begin Passage

Once again, response was terrific, which both QSR and FPI love to see. More important, though, the high level of participation shows great recognition within the industry for the importance of packaging. After all, without packaging, food and drink wouldn’t make it across the counter, into a car, and/or onto the consumer’s table.
Each year we are also reminded that the delivery of food and drink is only a utilitarian view. Packaging is also a way to deliver your brand, help the environment, make a parent’s day easier, improve food safety and hygiene, and all other manner of important functions.
Thanks to all the entrants for 2008. We hope to see you—and many others—in 2009.
2008 Foodservice
Package of the Year
Chicken Fingers Hand
Company: HAVI Global Solutions
Manufacturer: Zott
Operator: McDonald’s Latin America
The Foodservice Package of the Year is selected from among the winners of each of the six individual categories. The voting was the tightest ever in the competition, with a razor-thin margin of victory for this year’s overall winner.

end Passage
begin Dataset extract

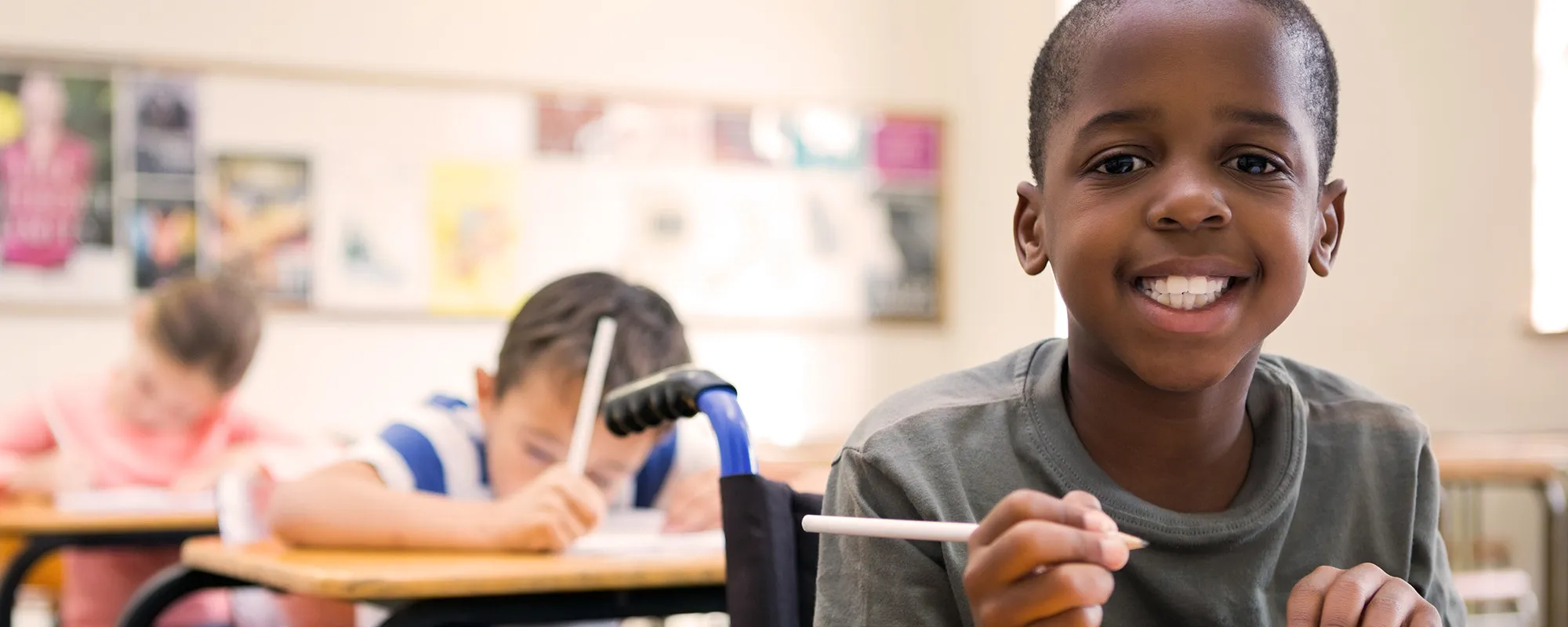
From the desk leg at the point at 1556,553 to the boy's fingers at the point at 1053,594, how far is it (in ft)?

end Dataset extract

--- Your task ---
In the packaging awards passage, copy the text from "Each year we" up to and including "year’s overall winner.", swapping "razor-thin" for "narrow". The material plays no part in the work on this page.

--- Result of the exercise ---
Each year we are also reminded that the delivery of food and drink is only a utilitarian view. Packaging is also a way to deliver your brand, help the environment, make a parent’s day easier, improve food safety and hygiene, and all other manner of important functions.
Thanks to all the entrants for 2008. We hope to see you—and many others—in 2009.
2008 Foodservice
Package of the Year
Chicken Fingers Hand
Company: HAVI Global Solutions
Manufacturer: Zott
Operator: McDonald’s Latin America
The Foodservice Package of the Year is selected from among the winners of each of the six individual categories. The voting was the tightest ever in the competition, with a narrow margin of victory for this year’s overall winner.